A comprehensive analysis of the cosmological large-scale structure derived from galaxy surveys involves field-level inference, which requires a forward modelling framework that simultaneously accounts for structure formation and tracer bias. While structure formation models are well-understood, the development of an effective field-level bias model remains challenging within Bayesian reconstruction methods, which we address in this work. To bridge this gap, we have developed a differentiable model that integrates augmented Lagrangian perturbation theory, nonlinear, nonlocal, and stochastic biasing. At the core of our approach is the HICOBIAN model, which provides a description of a field with a positive number of tracers while incorporating a long- and short-range nonlocal framework and deviations from Poissonity in the likelihood. A key insight of our model is that transitions between cosmic-web regions are inherently smooth, which we implement using sigmoid-based gradient operations. This enables a fuzzy, and, hence, differentiable hierarchical cosmic-web description, making the model well-suited for machine learning frameworks. We test the practical implementation of this model through GPU-accelerated computations implemented in JaX, the BRIDGE code, enabling scalable evaluation of complex biasing. Our approach accurately reproduces the primordial density field within associated error bars derived from Bayesian posterior sampling within a self-specified setting as validated by two- and three-point statistics in Fourier space. Furthermore, we demonstrate that the methodology approaches the maximum encoded information consistent with Poisson noise.
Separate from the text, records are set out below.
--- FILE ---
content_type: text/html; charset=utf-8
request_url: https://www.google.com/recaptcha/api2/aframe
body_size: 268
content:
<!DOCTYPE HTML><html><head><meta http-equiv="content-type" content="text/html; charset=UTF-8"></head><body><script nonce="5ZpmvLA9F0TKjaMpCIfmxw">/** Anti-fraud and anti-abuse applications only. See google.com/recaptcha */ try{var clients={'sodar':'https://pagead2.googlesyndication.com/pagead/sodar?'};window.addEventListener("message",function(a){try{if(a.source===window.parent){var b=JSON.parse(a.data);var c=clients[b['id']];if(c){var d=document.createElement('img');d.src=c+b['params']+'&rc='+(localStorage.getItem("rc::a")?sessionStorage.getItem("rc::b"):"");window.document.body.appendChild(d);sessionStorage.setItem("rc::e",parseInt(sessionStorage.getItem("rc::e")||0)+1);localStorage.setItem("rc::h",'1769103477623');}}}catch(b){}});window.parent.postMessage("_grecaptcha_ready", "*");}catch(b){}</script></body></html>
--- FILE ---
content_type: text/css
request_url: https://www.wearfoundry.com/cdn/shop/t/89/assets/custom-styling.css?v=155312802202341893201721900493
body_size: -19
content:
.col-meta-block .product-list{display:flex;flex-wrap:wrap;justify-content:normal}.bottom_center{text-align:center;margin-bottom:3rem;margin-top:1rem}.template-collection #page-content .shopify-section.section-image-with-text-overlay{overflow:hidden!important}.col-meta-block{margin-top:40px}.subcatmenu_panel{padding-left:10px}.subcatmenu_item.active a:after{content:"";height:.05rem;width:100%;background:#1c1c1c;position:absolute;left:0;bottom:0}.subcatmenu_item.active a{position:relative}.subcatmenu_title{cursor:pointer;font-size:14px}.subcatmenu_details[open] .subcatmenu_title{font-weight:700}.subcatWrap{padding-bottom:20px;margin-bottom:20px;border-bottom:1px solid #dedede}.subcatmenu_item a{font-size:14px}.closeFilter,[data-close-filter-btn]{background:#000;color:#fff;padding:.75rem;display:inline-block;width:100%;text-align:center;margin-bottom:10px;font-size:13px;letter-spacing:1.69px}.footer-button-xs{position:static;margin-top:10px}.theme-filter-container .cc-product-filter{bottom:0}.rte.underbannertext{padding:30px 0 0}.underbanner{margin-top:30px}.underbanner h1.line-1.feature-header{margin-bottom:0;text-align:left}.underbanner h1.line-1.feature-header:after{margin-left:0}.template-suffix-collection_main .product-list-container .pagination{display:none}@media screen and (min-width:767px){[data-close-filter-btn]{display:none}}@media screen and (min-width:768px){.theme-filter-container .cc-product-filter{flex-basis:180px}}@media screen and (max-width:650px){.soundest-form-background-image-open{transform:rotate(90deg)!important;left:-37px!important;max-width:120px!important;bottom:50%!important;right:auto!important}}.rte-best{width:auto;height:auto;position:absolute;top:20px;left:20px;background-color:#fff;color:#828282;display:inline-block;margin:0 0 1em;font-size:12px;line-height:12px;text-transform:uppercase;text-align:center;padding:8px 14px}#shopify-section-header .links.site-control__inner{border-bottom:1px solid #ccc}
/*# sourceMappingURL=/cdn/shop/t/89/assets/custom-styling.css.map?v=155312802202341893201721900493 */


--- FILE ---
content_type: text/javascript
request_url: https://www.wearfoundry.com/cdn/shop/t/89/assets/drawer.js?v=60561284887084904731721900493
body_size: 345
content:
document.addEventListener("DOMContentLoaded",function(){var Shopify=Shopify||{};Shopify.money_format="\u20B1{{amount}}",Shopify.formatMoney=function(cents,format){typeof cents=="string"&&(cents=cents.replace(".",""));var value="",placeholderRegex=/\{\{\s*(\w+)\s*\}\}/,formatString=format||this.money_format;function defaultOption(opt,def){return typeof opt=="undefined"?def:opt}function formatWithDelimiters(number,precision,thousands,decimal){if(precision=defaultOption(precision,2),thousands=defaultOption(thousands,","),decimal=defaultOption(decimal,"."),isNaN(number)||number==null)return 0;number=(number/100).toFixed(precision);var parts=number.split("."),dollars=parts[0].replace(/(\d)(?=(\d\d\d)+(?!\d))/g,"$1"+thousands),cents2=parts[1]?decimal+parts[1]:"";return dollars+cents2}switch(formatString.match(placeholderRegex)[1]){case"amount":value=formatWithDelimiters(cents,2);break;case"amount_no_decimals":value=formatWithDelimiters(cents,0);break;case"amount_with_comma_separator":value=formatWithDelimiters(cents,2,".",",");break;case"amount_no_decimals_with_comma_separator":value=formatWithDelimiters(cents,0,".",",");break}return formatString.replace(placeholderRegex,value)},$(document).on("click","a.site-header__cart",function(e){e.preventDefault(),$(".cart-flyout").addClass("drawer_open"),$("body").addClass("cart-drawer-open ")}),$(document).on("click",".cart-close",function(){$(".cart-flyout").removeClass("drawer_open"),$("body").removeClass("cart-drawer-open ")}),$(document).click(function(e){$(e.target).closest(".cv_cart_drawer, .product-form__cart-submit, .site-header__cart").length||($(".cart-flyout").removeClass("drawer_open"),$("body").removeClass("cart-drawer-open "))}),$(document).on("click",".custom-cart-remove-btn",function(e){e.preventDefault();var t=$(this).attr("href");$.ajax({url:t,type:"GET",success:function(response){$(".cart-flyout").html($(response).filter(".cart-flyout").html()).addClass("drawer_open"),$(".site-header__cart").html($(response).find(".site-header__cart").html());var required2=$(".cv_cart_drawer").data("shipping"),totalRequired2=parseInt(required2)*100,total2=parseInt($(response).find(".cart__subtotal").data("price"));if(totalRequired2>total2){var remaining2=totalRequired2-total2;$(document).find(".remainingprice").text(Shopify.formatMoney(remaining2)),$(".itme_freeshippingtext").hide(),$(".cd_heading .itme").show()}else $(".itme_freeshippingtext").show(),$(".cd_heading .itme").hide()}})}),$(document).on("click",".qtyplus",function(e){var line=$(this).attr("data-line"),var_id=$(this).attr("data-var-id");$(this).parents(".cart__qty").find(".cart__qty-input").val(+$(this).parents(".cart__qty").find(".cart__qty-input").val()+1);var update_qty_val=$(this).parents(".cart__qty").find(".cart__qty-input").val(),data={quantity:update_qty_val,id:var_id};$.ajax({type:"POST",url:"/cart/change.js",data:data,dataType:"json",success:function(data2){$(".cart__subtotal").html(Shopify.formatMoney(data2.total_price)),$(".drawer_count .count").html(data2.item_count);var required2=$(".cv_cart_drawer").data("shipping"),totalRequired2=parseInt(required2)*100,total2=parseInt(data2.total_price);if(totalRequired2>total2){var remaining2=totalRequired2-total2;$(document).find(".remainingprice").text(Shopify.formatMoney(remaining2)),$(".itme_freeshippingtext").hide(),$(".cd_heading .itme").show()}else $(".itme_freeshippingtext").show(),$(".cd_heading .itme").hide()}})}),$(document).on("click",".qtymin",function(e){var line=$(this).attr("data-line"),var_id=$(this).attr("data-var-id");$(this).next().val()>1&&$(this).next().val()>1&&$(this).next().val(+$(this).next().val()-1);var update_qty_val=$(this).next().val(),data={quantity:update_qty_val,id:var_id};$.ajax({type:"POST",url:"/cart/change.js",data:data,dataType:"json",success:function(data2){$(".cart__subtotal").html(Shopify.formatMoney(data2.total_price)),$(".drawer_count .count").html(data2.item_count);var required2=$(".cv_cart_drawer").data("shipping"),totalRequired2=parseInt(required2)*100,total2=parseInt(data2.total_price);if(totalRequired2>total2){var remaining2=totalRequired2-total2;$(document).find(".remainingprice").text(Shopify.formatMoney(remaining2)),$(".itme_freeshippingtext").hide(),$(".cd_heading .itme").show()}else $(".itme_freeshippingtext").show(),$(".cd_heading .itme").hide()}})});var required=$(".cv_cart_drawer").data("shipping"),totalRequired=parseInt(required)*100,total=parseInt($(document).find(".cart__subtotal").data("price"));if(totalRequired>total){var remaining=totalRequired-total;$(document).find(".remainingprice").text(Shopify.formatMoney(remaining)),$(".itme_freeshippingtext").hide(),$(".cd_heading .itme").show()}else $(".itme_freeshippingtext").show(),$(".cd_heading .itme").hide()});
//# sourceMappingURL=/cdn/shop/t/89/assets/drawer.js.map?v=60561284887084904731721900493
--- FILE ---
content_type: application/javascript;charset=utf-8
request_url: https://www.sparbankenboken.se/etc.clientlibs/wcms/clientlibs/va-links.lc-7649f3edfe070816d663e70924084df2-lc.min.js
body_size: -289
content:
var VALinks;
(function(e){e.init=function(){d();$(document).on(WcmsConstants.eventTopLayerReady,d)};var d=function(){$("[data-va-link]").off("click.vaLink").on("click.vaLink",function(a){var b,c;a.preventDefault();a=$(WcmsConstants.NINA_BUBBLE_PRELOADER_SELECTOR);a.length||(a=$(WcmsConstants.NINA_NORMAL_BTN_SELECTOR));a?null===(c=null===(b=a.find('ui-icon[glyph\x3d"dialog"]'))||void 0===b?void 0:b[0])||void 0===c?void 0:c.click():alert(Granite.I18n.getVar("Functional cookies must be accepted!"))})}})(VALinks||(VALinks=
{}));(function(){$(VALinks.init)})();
We also demonstrate that the bias parameters of a higher-order nonlocal bias model can be accurately reconstructed within the Bayesian framework for bias models with eight parameters.

Paper Structure

This paper contains 18 sections, 22 equations, 15 figures, 3 tables.

Figures (15)

  • Figure 1: Schematic overview of the BRIDGE pipeline. The framework combines a scalable, differentiable structure formation model with a flexible field-level bias prescription, all implemented in a GPU-accelerated JAX environment. This enables efficient Bayesian inference of the primordial density field from tracer observations, with support for complex, nonlocal bias models and multi-resolution analysis. The modular design allows for seamless integration of physical models while maintaining end-to-end differentiability and high computational performance.
  • Figure 2: Example of fuzzy cosmic-web classification with $N=256$ and $\Delta L=1.7\,h^{-1}\mathrm{Mpc}$. Top left: evolved dark matter density contrast field. Bottom left: "hard" $\Phi$-web classification. Right panels: fuzzy membership weights $p_i^{(\mathrm{V})}$, $p_i^{(\mathrm{S})}$, $p_i^{(\mathrm{F})}$, and $p_i^{(\mathrm{K})}$ for voids, sheets, filaments, and knots, respectively, as defined in Eq. \ref{['eq:soft_cweb_p']}.
  • Figure 3: TEST1: Mean autocorrelation $\xi(n)$ as a function of lag $n$ for a chain of length $M\approx1000$, evaluated over $10^4$ randomly selected voxels. The red curve shows the ensemble average $\langle\xi(n)\rangle$ across parameters, with the shaded band indicating the $\pm1\sigma$ dispersion. The horizontal dashed line marks the threshold $\xi=0.1$ used to assess mixing efficiency.
  • Figure 4: Computing times for single gradient evaluations of the forward model employing ALPT evolution and the HICOBIAN bias model for different mesh sizes, run on a single NVIDIA A100-SXM4 GPU equipped with 40 GB of on-board HBM2 memory. For reference, the full burn-in and sampling procedure for the $128^3$ case in this study required approximately 100 GPU-hours.
  • Figure 5: Gelman-Rubin convergence diagnostic computed for three independently initialized chains of 250 samples after convergence. This statistic is calculated for all cells in Fourier space, and we show their distribution with scale $k$. Values close to one indicate that the drawn samples have converged to the same distribution.